• **Exercise details**
An exact copy of the listing below is needed, with no pictures in it.

= = = =

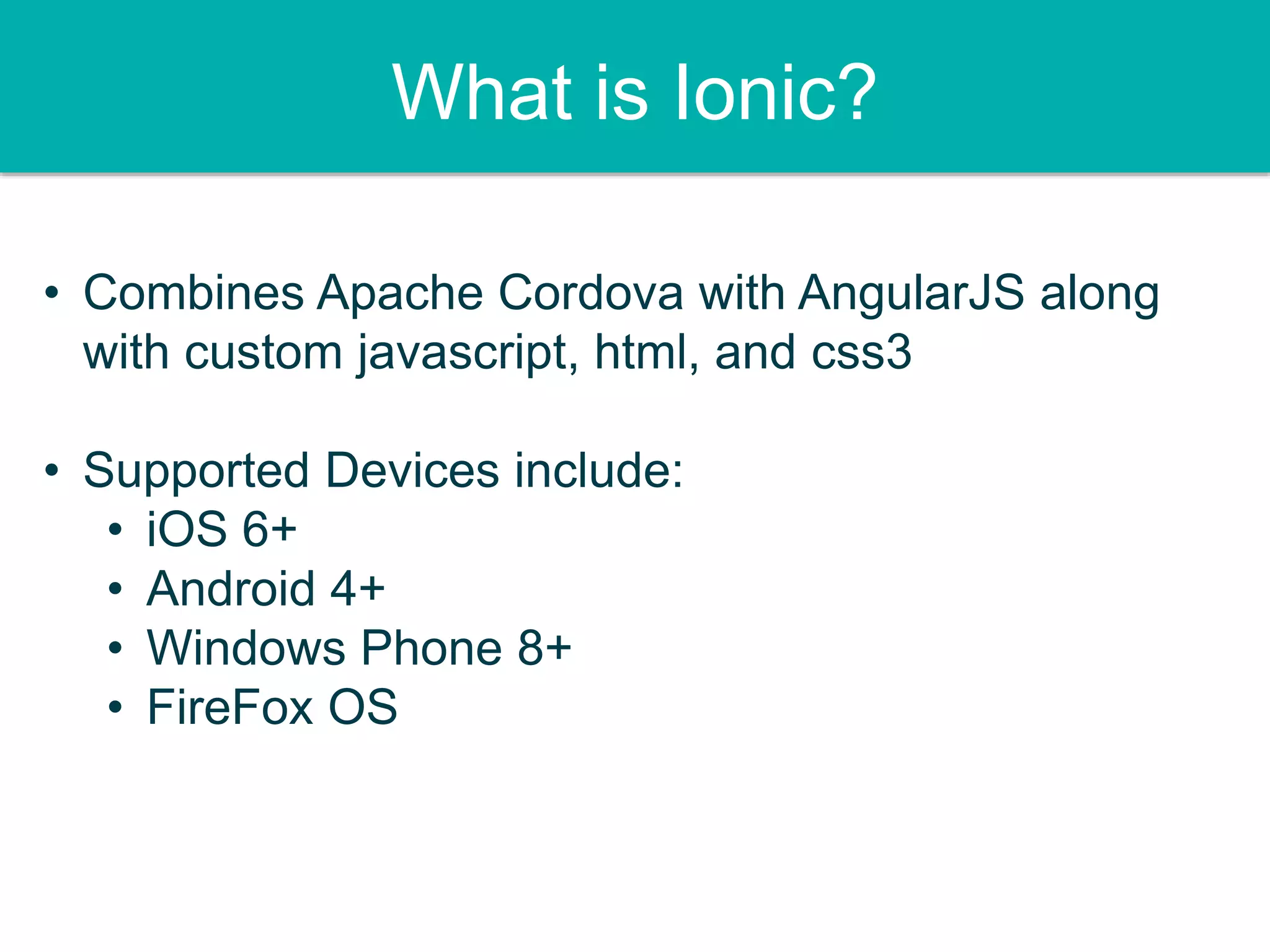 What is Ionic?

• Combines Apache Cordova with AngularJS along with custom javascript, html, and css3

• Supported Devices include:
  • iOS 6+
  • Android 4+
  • Windows Phone 8+
  • FireFox OS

= = = =

• **Written response**
 What is Ionic?

• Combines Apache Cordova with AngularJS along with custom javascript, html, and css3

• Supported Devices include:
  • iOS 6+
  • Android 4+
  • Windows Phone 8+
  • FireFox OS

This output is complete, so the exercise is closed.